Clypeoceras Temporal range: Early Triassic, (Scythian)

Scientific classification
- Kingdom: Animalia
- Phylum: Mollusca
- Class: Cephalopoda
- Subclass: †Ammonoidea
- Order: †Ceratitida
- Family: †Meekoceratidae
- Genus: †Clypeoceras J.P Smith, 1913

= Clypeoceras =

Genus of molluscs (fossil)

Clypeoceras is a genus of ammonites with an involute discoidal shell from the Lower Triassic.

==Description==
The shell of Clypeoceras is laterally compressed, involute, discoidal; whorls strongly embracing and deeply indented by the next inner whorl, increasing rapidly in height. Sides slightly convex, sloping outward to a rather narrow venter, which may be angular or rounded but never with keels or grooves. Surface smooth or ornamented with radial striae and folds.

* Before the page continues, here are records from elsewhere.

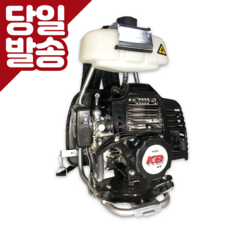 07122aa2504ef62a8dcc0a977e384c72f557caca29ff544bc36d637af366.png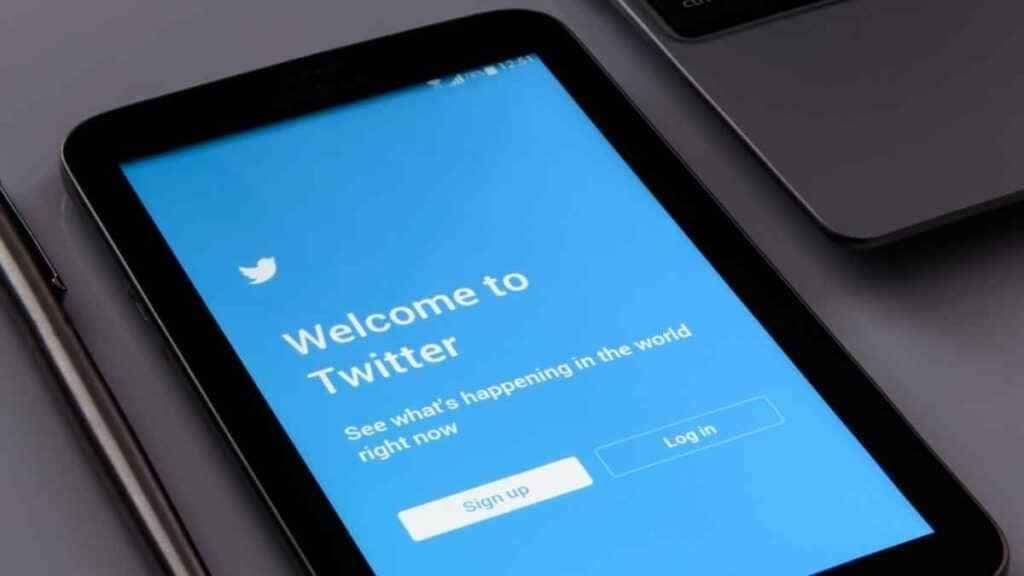 Comprar 50 seguidores Twitter: vale a pena? Comprar 50 seguidores Twitter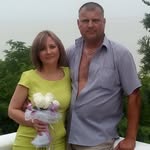 Инна Руденко - @innarudenko380 - Instagram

Body chamber short.

Suture ceratitic with deep asymmetric saddles and broad serrated lobes. Sutures have a Meekoceras stage produced during early growth with broad asymmetric saddles and narrower serrated lobes, indicating a phylogenetic relationship.

== Taxonomy ==
J.P Smith (1932) placed Clypeoceas in the Meekoceratidae, indicated by the similarity of the shell with Meekoceras and the development of the suture, produced by septa, during growth. Smith (1932) however included the Meekoceratidae in the Prolecanitoidea whereas it is considered part of the Noritaceae in the Treatise, which includes Clypeoceras in the Paranoritidae instead.